--- What to produce ---
Lay out every line of the listing below as a JSON array of strings, one string per line, skipping any blank lines. Leave the picture out of your answer.

--- Input data ---
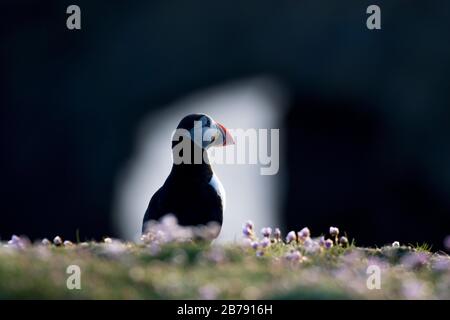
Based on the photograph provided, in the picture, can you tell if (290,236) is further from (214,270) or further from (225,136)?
(225,136)

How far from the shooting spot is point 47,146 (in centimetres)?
2609

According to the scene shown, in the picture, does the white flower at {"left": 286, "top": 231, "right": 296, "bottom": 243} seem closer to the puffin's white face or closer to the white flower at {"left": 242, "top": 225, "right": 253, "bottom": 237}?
the white flower at {"left": 242, "top": 225, "right": 253, "bottom": 237}

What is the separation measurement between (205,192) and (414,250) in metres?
2.26

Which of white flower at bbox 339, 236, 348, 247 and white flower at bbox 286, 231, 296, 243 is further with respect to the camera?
white flower at bbox 339, 236, 348, 247

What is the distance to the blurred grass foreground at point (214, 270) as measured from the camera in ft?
22.8

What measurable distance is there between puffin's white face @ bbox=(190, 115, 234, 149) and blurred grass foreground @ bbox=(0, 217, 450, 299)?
1.60 meters

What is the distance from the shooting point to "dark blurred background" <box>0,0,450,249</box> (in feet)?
82.3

--- Output of the task ---
[
  "Based on the photograph provided, in the picture, can you tell if (290,236) is further from (214,270) or further from (225,136)?",
  "(225,136)",
  "How far from the shooting spot is point 47,146 (in centimetres)?",
  "2609",
  "According to the scene shown, in the picture, does the white flower at {\"left\": 286, \"top\": 231, \"right\": 296, \"bottom\": 243} seem closer to the puffin's white face or closer to the white flower at {\"left\": 242, \"top\": 225, \"right\": 253, \"bottom\": 237}?",
  "the white flower at {\"left\": 242, \"top\": 225, \"right\": 253, \"bottom\": 237}",
  "What is the separation measurement between (205,192) and (414,250) in metres?",
  "2.26",
  "Which of white flower at bbox 339, 236, 348, 247 and white flower at bbox 286, 231, 296, 243 is further with respect to the camera?",
  "white flower at bbox 339, 236, 348, 247",
  "What is the distance to the blurred grass foreground at point (214, 270) as measured from the camera in ft?",
  "22.8",
  "What measurable distance is there between puffin's white face @ bbox=(190, 115, 234, 149) and blurred grass foreground @ bbox=(0, 217, 450, 299)?",
  "1.60 meters",
  "What is the distance from the shooting point to \"dark blurred background\" <box>0,0,450,249</box> (in feet)?",
  "82.3"
]